The NHIN pilots demonstrated a successful architecture for pushing data between stakeholders, for query/response to pull data, and appropriate security protections. Many of these pilots have become production systems in their localities. This is A+ work. However, if the NHIN is to be judged on the number of transactions exchanged among cities, regions, and states, there are many factors outside of the NHIN, such as variations in state law and privacy policies that are still a work in process.

The HISPC groups documented the privacy practices in 34 states and territories. There was great sharing of experiences and best practices for polices, opt-in/opt-out models of consent, and technical security protection. This is A+ work. However, if HISPC is to be judged on the creation of a uniform national privacy policy there are many outside factors, such as HIPAA pre-emption by state laws, that are still a work in process.

Thus, to me all the efforts to date have been very successful, as measured by the goals each organization was given. Their work continues and every year brings new accomplishments.

However, the public, Congress, and the healthcare industry may have different expectations. I believe the work ahead is to set achievable expectations based on what can be widely implemented, with clear milestones and metrics for success. Here are the measurable goals I would suggest:

1. Require an EHR for every patient in the country by 2014 through the use of incentives, penalties, and regional implementation teams. ONC should monitor progress and help overcome resource and policy roadblocks.

2. In parallel with the EHR rollout, ONC/NeHC/HITSP/CCHIT/NHIN/HISPC/CMS, and the private payer community should work together to ensure 90% compliance with e-Prescribing, electronic laboratory exchange, and clinical summary exchange for all existing EHR users by the end of 2011, aligning this work with existing CMS incentives for adoption and adding new ones where needed.

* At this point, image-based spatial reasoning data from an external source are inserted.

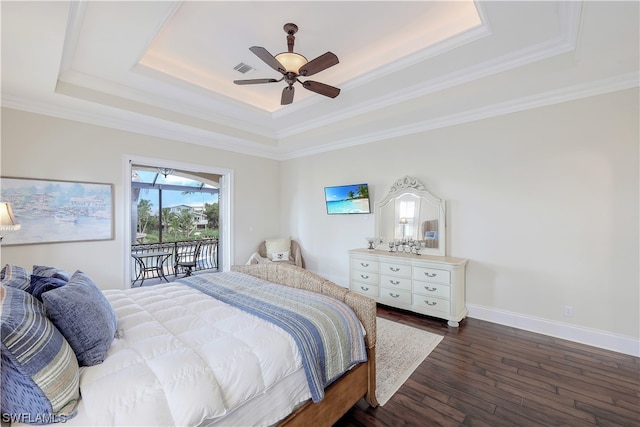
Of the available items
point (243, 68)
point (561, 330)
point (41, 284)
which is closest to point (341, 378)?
point (41, 284)

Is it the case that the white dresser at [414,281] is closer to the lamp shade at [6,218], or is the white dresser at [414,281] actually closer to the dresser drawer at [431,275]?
the dresser drawer at [431,275]

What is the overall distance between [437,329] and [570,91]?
3073mm

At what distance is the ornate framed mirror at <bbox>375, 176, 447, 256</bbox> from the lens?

3. NeHC should add data exchange goals in a stepwise fashion after 2011, based on stakeholder priorities, success of goals 1+2, and resources available.

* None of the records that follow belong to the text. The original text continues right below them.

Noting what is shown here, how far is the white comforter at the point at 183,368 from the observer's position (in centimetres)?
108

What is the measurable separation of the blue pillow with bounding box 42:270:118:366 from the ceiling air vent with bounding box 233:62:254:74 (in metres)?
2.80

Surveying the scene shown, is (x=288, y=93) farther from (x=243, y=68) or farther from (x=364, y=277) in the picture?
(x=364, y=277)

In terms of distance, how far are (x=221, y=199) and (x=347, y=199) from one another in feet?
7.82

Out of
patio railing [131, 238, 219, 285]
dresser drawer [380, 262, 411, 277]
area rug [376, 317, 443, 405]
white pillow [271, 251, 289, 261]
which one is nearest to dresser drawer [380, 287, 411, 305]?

These goals are focused, require that we ensure the interoperability specifications for the standards are easy to implement, require that we finalize the specifics of the data exchange architecture to be used, and require that we make some determination of the privacy policy that is good enough (patient controlled via a PHR or opt-in consent are my recommendations).

We can publish quarterly statistics of our progress and all stakeholders can objectively evaluate our success or failure based on well defined metrics.

By setting expectations, allocating the resources, and monitoring our progress, I am confident that we as a country can do this. We put a man on the moon with 7 years of effort. When we align our strategy, resources, and strength of will, we can do anything.

2 comments:

  1. I agree with all that Dr Halamka has said, but it worries me that our reimbusement system does not yet provide the incentives for coordination of care that is facilitated by the exchange of clinical data. As long as our health care services are reimbursed on an incident basis (unrelated to outcome) rather than on an episode basis, there is not substantial financial reward for the expense or the changes in behavior need to promote the improvements that can be gained by access to information across the many settings of care.